Do people not care what these guys would do as president? Is the fact that you think they're both pretty honest enough to get you to flip a coin on gun control, abortion rights, tax policy, the Iraq war, gay rights, education policy, health care, etc.?
I believe in democracy, but people sure can mess it up.
Gene Weingarten: People who say they could vote for Obama or McCain are people who are saying that, at long last, they want to vote for someone they really like and respect.
They are not idealogues. They are saying it has been a very long time since two candidates presented themselves who are likeable, honorable people.
I understand this. I am too profoundly in political disagreement with McCain to make this statement myself, but I understand the sentiment. It is one of relief.
Musical satire is not dead: Fans of Tom Lehrer need to check out Roy Zimmerman on YouTube. His songs on religion are particularly good.

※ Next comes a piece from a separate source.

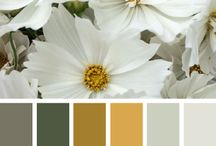 Color Love / Inspiring colors and palettes
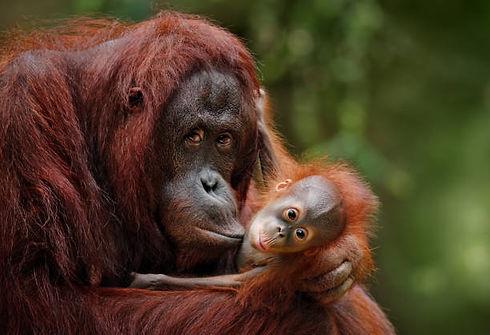 adult & baby orangutan.jpg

Gene Weingarten: I'll trust you. But I'm inclined to be in favor of singers named Zimmerman.
New Germa, NY: Gene,
In the '80s and early '90s we often ate at a great hole-in-the-wall Indian restaurant just up the street on Wilson very near the former Nazi Headquarters in Arlington. Many times we had to park on the street near their well-marked building. As you know there is a residential area right next door. We wondered what it was like for the neighbors. Did people say things like, "Betsy, could you please run next door and borrow a cup of sugar form the Nazis?" "Mom, can I go over to Adolph's to play?"
Good for Java Shack!
washingtonpost.com: A friend of mine who is part Native American grew up a block away and was on the receiving end of comments from these jerks. What kind of a**hat gets his kicks by hurling slurs at a first grader?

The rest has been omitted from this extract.